▶ [WHAT THE TASK ASKS]:
All entries should be copied exactly, none left out.

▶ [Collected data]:
####################

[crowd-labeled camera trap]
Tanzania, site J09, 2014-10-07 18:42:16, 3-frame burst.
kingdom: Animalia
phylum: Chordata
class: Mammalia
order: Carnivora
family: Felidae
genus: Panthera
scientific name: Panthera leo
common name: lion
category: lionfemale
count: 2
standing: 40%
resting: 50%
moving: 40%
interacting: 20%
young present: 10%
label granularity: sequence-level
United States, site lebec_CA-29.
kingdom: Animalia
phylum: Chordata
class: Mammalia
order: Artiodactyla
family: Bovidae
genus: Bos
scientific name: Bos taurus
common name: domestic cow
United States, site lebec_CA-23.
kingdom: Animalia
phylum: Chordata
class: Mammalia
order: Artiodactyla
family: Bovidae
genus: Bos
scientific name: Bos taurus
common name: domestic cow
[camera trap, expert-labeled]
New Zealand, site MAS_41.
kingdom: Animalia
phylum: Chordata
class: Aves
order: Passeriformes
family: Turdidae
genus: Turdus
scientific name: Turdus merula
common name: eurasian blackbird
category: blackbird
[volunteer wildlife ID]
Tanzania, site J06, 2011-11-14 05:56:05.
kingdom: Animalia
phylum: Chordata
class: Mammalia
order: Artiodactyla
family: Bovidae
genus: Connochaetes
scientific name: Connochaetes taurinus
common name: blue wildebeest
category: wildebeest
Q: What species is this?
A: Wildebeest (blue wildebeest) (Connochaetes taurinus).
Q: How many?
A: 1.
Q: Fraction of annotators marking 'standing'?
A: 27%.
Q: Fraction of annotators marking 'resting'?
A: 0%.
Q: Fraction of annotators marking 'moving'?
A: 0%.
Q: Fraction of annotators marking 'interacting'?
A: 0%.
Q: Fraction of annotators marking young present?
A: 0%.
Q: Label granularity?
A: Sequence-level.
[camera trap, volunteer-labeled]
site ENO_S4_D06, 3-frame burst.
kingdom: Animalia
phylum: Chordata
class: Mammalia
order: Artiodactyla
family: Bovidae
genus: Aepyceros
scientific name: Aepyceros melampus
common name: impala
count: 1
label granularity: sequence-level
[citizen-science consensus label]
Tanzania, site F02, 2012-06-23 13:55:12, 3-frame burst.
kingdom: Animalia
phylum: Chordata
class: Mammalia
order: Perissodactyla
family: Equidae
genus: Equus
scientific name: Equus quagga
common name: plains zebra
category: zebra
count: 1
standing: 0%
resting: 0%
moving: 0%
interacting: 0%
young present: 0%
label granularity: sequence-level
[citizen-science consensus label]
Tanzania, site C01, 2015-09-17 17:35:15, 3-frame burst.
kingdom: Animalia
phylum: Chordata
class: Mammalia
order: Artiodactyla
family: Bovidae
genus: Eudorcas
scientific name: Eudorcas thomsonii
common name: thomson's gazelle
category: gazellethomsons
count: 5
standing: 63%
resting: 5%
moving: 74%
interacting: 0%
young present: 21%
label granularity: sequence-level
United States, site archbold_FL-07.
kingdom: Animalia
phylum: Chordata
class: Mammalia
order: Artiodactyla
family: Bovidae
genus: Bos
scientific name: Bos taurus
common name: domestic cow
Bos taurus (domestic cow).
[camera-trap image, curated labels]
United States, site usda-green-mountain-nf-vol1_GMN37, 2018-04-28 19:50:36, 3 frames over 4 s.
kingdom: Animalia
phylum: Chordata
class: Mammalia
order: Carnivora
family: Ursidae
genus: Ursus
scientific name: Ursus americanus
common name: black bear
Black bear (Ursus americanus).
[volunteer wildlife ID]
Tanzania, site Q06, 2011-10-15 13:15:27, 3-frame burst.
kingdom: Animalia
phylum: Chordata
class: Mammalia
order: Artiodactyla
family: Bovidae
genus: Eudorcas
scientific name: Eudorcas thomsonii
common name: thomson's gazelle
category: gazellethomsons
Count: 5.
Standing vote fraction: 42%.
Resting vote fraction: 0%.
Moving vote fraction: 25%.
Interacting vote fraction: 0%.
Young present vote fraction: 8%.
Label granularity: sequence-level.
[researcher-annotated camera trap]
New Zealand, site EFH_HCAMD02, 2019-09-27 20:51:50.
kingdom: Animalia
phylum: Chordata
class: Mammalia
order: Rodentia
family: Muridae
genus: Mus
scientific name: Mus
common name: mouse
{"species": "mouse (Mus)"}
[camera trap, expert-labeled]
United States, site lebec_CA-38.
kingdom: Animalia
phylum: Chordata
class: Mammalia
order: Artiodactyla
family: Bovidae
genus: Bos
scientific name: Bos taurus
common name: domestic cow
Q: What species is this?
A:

####################

▶ [EXERCISE SOLUTION]:
[crowd-labeled camera trap]
Tanzania, site J09, 2014-10-07 18:42:16, 3-frame burst.
kingdom: Animalia
phylum: Chordata
class: Mammalia
order: Carnivora
family: Felidae
genus: Panthera
scientific name: Panthera leo
common name: lion
category: lionfemale
count: 2
standing: 40%
resting: 50%
moving: 40%
interacting: 20%
young present: 10%
label granularity: sequence-level
United States, site lebec_CA-29.
kingdom: Animalia
phylum: Chordata
class: Mammalia
order: Artiodactyla
family: Bovidae
genus: Bos
scientific name: Bos taurus
common name: domestic cow
United States, site lebec_CA-23.
kingdom: Animalia
phylum: Chordata
class: Mammalia
order: Artiodactyla
family: Bovidae
genus: Bos
scientific name: Bos taurus
common name: domestic cow
[camera trap, expert-labeled]
New Zealand, site MAS_41.
kingdom: Animalia
phylum: Chordata
class: Aves
order: Passeriformes
family: Turdidae
genus: Turdus
scientific name: Turdus merula
common name: eurasian blackbird
category: blackbird
[volunteer wildlife ID]
Tanzania, site J06, 2011-11-14 05:56:05.
kingdom: Animalia
phylum: Chordata
class: Mammalia
order: Artiodactyla
family: Bovidae
genus: Connochaetes
scientific name: Connochaetes taurinus
common name: blue wildebeest
category: wildebeest
Q: What species is this?
A: Wildebeest (blue wildebeest) (Connochaetes taurinus).
Q: How many?
A: 1.
Q: Fraction of annotators marking 'standing'?
A: 27%.
Q: Fraction of annotators marking 'resting'?
A: 0%.
Q: Fraction of annotators marking 'moving'?
A: 0%.
Q: Fraction of annotators marking 'interacting'?
A: 0%.
Q: Fraction of annotators marking young present?
A: 0%.
Q: Label granularity?
A: Sequence-level.
[camera trap, volunteer-labeled]
site ENO_S4_D06, 3-frame burst.
kingdom: Animalia
phylum: Chordata
class: Mammalia
order: Artiodactyla
family: Bovidae
genus: Aepyceros
scientific name: Aepyceros melampus
common name: impala
count: 1
label granularity: sequence-level
[citizen-science consensus label]
Tanzania, site F02, 2012-06-23 13:55:12, 3-frame burst.
kingdom: Animalia
phylum: Chordata
class: Mammalia
order: Perissodactyla
family: Equidae
genus: Equus
scientific name: Equus quagga
common name: plains zebra
category: zebra
count: 1
standing: 0%
resting: 0%
moving: 0%
interacting: 0%
young present: 0%
label granularity: sequence-level
[citizen-science consensus label]
Tanzania, site C01, 2015-09-17 17:35:15, 3-frame burst.
kingdom: Animalia
phylum: Chordata
class: Mammalia
order: Artiodactyla
family: Bovidae
genus: Eudorcas
scientific name: Eudorcas thomsonii
common name: thomson's gazelle
category: gazellethomsons
count: 5
standing: 63%
resting: 5%
moving: 74%
interacting: 0%
young present: 21%
label granularity: sequence-level
United States, site archbold_FL-07.
kingdom: Animalia
phylum: Chordata
class: Mammalia
order: Artiodactyla
family: Bovidae
genus: Bos
scientific name: Bos taurus
common name: domestic cow
Bos taurus (domestic cow).
[camera-trap image, curated labels]
United States, site usda-green-mountain-nf-vol1_GMN37, 2018-04-28 19:50:36, 3 frames over 4 s.
kingdom: Animalia
phylum: Chordata
class: Mammalia
order: Carnivora
family: Ursidae
genus: Ursus
scientific name: Ursus americanus
common name: black bear
Black bear (Ursus americanus).
[volunteer wildlife ID]
Tanzania, site Q06, 2011-10-15 13:15:27, 3-frame burst.
kingdom: Animalia
phylum: Chordata
class: Mammalia
order: Artiodactyla
family: Bovidae
genus: Eudorcas
scientific name: Eudorcas thomsonii
common name: thomson's gazelle
category: gazellethomsons
Count: 5.
Standing vote fraction: 42%.
Resting vote fraction: 0%.
Moving vote fraction: 25%.
Interacting vote fraction: 0%.
Young present vote fraction: 8%.
Label granularity: sequence-level.
[researcher-annotated camera trap]
New Zealand, site EFH_HCAMD02, 2019-09-27 20:51:50.
kingdom: Animalia
phylum: Chordata
class: Mammalia
order: Rodentia
family: Muridae
genus: Mus
scientific name: Mus
common name: mouse
{"species": "mouse (Mus)"}
[camera trap, expert-labeled]
United States, site lebec_CA-38.
kingdom: Animalia
phylum: Chordata
class: Mammalia
order: Artiodactyla
family: Bovidae
genus: Bos
scientific name: Bos taurus
common name: domestic cow
Q: What species is this?
A:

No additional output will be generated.